** Start of SOURCE EXCERPT **

So I am not a free market fanatic, but I see the growing authorian tendencies very critical.
Btw. next time you come to criticize me, maybe check the guidelines yourself first.
"When disagreeing, please reply to the argument instead of calling names. "That is idiotic; 1 + 1 is 2, not 3" can be shortened to "1 + 1 is 2, not 3."
Hm. The way laws are written in reality, it might as well be some (dark) magic entity to me. The process of giving input there is not made easy. But if your point was, it is in our hands to change anything and also that, then yes.
I merely replied to the very orignal and never tried out approach of "controlling the economy" indeed with the standard response. If you are willing to debate alternatives for real, I am all ear. But yes, totalitarian approaches I will not like.
We saw how they tried to implement this in the Soviet Union. Sure there were almost no rich. Everyone was poor af. And there was no escape from it unless you willing to hijack a plane.
> There is no degree that guarantees success, no job that lasts forever, and no guru with the secret to happiness. You've just got to be clever and adaptable and stay on your toes.
Only because we've allowed society to make it so, to treat people as things to be used and consumed for money's benefit.
Society doesn't have to be this way, though the current system has apologists skilled (and not so skilled) at making it seem so.
Consider if it is possible that having kids start their working life in crippling debt to get jobs that don't exist is something we don't actually want as a society? Is it something that we can avoid and is not actually "life?"
I mean, what's the alternative? Should universities simply not offer courses for any amount of money for degrees without viable career paths? "It doesn't matter how badly you want to study anthropology, the market is full up, so go away!"
Incorrect. Tenured government jobs in some developing countries offer housing, protection from firing, and success if your definition of success is not needing to try ever again. Good luck on the search, you're competing with 1,000,000 equally qualified applicants for that position.
Allegedly more people are coding than ever, with thanks to kids having coding on the curriculum.
The problem with all engineering is that stuff gets built, and, once it is built, you don't need all the engineers that built it anymore. Things then get into the 'cottage industry phase'. Ecommerce is fascinating in this regard. Being able to sell stuff online was a goldmine at the start, with every business needing to get online to sell their products and services. However, platforms such as Shopify, Etsy and Amazon came along and companies ditched their expensive programmers to use the new SaaS platforms for ecommerce.
Video games and anything 3D entered the 'cottage industry phase' a long time ago and the same with social media things, the infrastructure is built and those in the game just play musical chairs going from one gig to another, with relatively few openings for new people.

** End of SOURCE EXCERPT **
** Start of RECORDS FOR THE TASK **

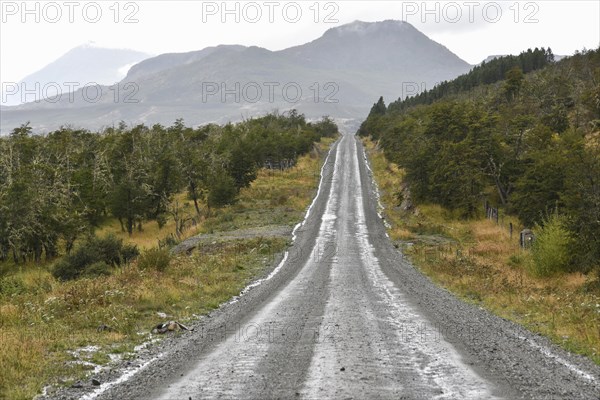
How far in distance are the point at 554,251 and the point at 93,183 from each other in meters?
43.8

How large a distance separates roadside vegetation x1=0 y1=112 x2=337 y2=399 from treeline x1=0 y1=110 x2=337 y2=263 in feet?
0.59

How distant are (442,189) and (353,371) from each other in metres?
34.2

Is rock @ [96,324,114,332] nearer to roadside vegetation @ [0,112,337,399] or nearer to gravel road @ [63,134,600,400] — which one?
roadside vegetation @ [0,112,337,399]

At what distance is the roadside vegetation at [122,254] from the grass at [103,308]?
0.03 metres

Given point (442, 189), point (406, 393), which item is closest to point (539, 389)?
point (406, 393)

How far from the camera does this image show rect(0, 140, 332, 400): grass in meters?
8.66

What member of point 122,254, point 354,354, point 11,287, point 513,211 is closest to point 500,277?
point 354,354

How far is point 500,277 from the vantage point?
2002 cm

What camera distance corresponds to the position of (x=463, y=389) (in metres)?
7.31

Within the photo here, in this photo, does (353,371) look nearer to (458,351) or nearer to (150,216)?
(458,351)

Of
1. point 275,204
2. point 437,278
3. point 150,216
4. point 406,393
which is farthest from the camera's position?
point 150,216

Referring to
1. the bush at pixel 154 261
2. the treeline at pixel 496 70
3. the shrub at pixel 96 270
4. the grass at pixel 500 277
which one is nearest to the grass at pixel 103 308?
the bush at pixel 154 261

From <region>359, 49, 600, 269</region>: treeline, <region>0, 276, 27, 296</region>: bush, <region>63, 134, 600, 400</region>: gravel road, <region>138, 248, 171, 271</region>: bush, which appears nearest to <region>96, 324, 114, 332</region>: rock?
<region>63, 134, 600, 400</region>: gravel road

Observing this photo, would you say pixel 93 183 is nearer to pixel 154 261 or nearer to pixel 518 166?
pixel 154 261
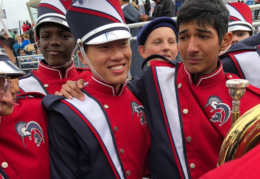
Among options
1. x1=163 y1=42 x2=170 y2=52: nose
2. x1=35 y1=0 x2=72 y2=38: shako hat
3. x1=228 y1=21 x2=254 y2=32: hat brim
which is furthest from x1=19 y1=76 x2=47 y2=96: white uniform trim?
x1=228 y1=21 x2=254 y2=32: hat brim

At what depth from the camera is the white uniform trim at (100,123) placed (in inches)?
62.8

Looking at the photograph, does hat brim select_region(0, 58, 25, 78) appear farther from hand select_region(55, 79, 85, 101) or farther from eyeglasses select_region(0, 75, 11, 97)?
hand select_region(55, 79, 85, 101)

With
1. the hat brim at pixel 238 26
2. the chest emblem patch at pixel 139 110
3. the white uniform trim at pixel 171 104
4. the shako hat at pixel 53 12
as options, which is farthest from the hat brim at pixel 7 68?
the hat brim at pixel 238 26

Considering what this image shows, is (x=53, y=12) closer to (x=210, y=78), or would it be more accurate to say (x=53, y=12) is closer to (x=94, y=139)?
(x=94, y=139)

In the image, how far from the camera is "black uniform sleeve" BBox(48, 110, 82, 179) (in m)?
1.51

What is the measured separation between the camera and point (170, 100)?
1.77 meters

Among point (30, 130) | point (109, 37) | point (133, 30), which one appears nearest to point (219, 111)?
point (109, 37)

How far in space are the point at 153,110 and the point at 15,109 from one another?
2.94 feet

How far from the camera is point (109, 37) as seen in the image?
1.66 metres

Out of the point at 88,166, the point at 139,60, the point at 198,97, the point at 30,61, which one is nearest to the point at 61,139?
the point at 88,166

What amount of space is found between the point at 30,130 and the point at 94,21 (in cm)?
82

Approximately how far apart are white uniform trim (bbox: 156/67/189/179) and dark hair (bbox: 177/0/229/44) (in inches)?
15.0

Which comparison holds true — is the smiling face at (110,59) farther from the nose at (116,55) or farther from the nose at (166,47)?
the nose at (166,47)

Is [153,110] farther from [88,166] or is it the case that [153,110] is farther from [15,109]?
[15,109]
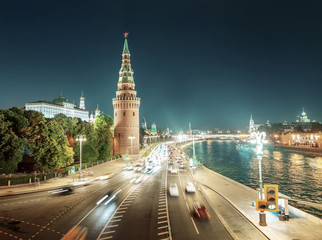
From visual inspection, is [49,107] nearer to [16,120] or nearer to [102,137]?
[102,137]

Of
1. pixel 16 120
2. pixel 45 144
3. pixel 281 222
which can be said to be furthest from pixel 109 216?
pixel 16 120

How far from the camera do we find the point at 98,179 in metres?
40.7

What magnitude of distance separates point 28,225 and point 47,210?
3.85m

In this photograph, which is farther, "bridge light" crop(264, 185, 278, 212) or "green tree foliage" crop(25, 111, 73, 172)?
"green tree foliage" crop(25, 111, 73, 172)

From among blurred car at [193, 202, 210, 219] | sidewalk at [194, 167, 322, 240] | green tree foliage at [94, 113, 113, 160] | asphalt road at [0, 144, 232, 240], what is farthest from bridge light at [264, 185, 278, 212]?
green tree foliage at [94, 113, 113, 160]

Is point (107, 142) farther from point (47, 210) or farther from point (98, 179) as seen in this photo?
point (47, 210)

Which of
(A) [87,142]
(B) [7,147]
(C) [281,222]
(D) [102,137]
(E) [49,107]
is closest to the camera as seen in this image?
(C) [281,222]

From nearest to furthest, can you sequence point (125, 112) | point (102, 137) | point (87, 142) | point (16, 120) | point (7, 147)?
point (7, 147) < point (16, 120) < point (87, 142) < point (102, 137) < point (125, 112)

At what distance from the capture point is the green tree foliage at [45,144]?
37.7m

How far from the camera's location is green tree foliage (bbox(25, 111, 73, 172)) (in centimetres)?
3769

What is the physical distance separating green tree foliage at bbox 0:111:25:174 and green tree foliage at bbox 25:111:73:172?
3361mm

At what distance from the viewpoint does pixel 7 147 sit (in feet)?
105

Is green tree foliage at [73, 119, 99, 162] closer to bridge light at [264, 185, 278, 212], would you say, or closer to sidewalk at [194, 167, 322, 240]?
sidewalk at [194, 167, 322, 240]

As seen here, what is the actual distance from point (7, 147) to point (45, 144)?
6.54 meters
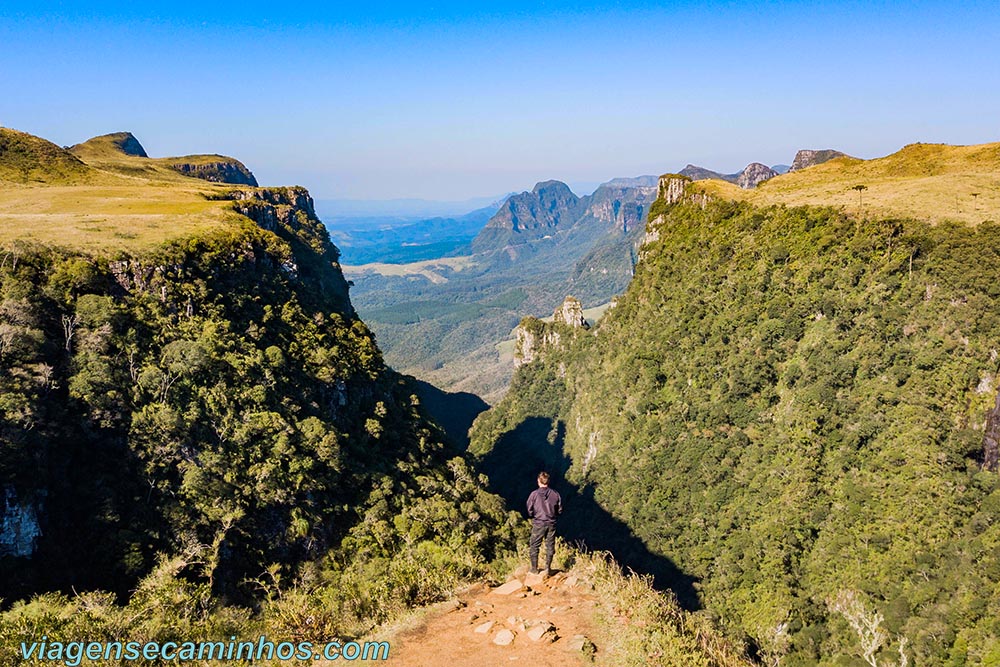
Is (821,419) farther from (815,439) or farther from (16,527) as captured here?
(16,527)

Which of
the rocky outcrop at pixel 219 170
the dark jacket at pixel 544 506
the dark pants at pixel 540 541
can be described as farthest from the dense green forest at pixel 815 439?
the rocky outcrop at pixel 219 170

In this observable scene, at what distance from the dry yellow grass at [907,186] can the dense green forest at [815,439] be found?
3.45 meters

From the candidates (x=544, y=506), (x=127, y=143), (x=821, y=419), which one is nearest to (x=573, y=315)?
(x=821, y=419)

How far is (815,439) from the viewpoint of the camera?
184 feet

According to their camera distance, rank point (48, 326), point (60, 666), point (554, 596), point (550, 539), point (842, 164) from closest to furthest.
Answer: point (60, 666)
point (554, 596)
point (550, 539)
point (48, 326)
point (842, 164)

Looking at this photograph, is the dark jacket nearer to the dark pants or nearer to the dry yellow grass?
the dark pants

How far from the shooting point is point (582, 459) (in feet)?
323

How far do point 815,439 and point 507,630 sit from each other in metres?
52.9

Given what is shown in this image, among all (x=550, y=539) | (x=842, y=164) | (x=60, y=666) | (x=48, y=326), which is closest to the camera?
(x=60, y=666)

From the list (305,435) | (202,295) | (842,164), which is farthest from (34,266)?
(842,164)

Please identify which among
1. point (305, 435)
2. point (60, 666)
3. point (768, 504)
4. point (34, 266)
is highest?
point (34, 266)

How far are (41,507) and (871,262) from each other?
242 feet

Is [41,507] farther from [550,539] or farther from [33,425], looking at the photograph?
[550,539]

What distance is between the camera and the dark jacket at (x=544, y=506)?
17.3 metres
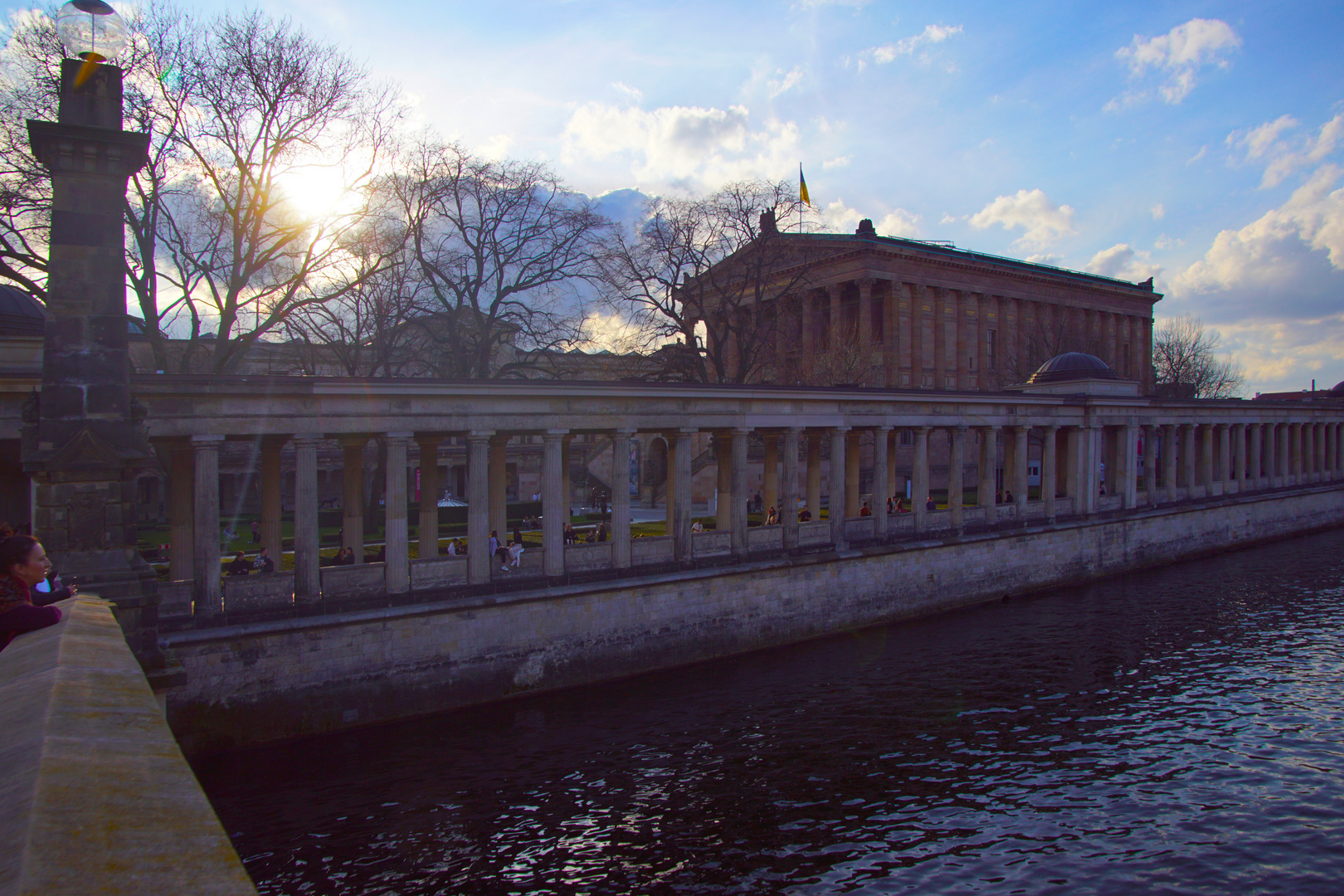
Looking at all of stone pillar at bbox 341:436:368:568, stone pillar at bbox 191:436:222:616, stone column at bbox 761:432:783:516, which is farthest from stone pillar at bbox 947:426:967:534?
stone pillar at bbox 191:436:222:616

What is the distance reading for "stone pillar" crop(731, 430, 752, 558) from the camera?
2444cm

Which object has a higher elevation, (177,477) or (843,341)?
(843,341)

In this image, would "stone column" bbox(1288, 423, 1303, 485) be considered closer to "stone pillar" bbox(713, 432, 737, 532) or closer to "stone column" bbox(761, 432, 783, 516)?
"stone column" bbox(761, 432, 783, 516)

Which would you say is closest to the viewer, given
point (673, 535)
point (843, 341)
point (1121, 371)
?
point (673, 535)

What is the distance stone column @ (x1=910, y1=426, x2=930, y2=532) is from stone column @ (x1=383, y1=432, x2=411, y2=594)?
56.9 feet

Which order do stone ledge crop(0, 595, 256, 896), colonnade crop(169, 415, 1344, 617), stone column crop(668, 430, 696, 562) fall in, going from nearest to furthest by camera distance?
stone ledge crop(0, 595, 256, 896) → colonnade crop(169, 415, 1344, 617) → stone column crop(668, 430, 696, 562)

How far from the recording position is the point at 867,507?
3444 cm

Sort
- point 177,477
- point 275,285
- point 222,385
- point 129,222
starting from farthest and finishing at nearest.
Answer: point 275,285 < point 129,222 < point 177,477 < point 222,385

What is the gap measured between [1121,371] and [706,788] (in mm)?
68384

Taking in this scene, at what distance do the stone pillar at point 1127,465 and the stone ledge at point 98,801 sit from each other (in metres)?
40.1

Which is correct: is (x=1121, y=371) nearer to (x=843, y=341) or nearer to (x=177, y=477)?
(x=843, y=341)

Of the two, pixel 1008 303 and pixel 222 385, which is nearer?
pixel 222 385

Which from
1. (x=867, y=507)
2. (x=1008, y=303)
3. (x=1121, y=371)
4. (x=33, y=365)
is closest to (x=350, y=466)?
(x=33, y=365)

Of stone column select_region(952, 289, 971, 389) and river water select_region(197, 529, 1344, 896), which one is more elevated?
stone column select_region(952, 289, 971, 389)
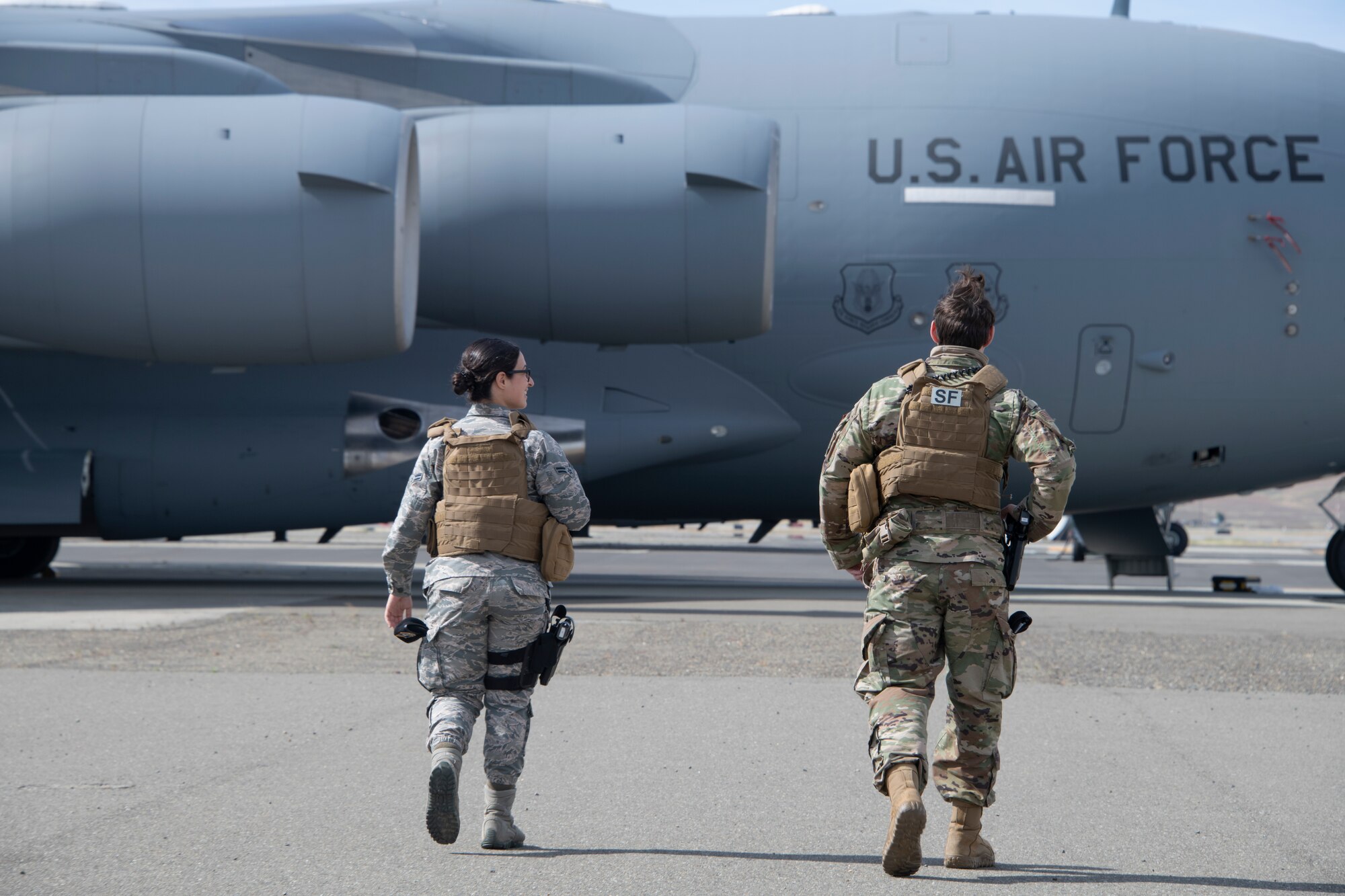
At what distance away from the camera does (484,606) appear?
14.2 feet

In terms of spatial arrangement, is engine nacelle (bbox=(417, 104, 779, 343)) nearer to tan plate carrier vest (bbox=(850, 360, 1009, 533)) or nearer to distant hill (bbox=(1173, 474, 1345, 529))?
tan plate carrier vest (bbox=(850, 360, 1009, 533))

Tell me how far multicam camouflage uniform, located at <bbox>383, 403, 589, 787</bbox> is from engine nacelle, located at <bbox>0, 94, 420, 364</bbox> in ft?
24.1

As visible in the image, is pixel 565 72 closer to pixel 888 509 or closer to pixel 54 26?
pixel 54 26

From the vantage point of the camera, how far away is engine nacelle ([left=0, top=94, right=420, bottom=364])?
11234 millimetres

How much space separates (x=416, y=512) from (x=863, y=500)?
150 cm

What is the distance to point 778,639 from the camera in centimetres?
962

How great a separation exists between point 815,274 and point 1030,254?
2.07 m

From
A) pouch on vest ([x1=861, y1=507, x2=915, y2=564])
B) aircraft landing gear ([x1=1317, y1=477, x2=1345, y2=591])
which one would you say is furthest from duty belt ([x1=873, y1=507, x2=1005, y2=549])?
aircraft landing gear ([x1=1317, y1=477, x2=1345, y2=591])

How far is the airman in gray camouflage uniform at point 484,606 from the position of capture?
4.21 metres

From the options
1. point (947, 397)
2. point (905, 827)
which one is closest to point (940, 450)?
point (947, 397)

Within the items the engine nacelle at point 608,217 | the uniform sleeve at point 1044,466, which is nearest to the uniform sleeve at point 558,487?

** End of RECORDS FOR THE TASK **

**TO DO**
A. Collect every line of the rows that contains the word "found".
B. Carry the discussion about jobs and the economy further from where it stops.
The discussion and the rows come from unrelated sources.

**ANSWERS TO THE TASKS**
A.
What amount of space is found between the point at 30,130 and the point at 94,21 (in cm)?
In this observable scene, at what distance from the dry yellow grass at [907,186] can the dense green forest at [815,439] be found?

B.
Outsourcing due to globalisation comes into it, why pay for programmers in a Western city when you can move the operation to Eastern Europe or India? Undoubtedly this is a factor, however, there comes a time when everything is consolidated and just built.
Compare with the build out of networks in the Nortel days. If you knew how to do things with fibre optic splitters and big boxes with lots of lights on them then everything was golden, whilst the boom lasted. But then everything was built and it entered 'cottage industry phase'.
Bad for the people who wasted time and money getting the degree, good for the people who can pay lower wages now that supply is so far ahead of demand (at least at the entry level)
Considering the glut of employees, the minimum hiring bar for entry level is now a masters degree. Why? Because you have a nearly unlimited number of people that can code well, are young and have a masters degree. The person without the degrees is getting their application tossed into the bin at the entry level. There is no reason to consider them (Note, I do not agree with this, but this is the reality). This is very much a situation you can have your cake, and eat it too.
If the president, media, teachers, influencers, the richest people on the planet, and my parents say it? I probably would. I think it's disingenuous to imply this wasn't strongly recommended as the ideal way to get a high paying job straight out of college that only improves over time.
Not to mention the (arguably almost spiteful) campaigns to tell professionals in other fields to "learn to code" if they lose their job, as though it's a fit for everyone.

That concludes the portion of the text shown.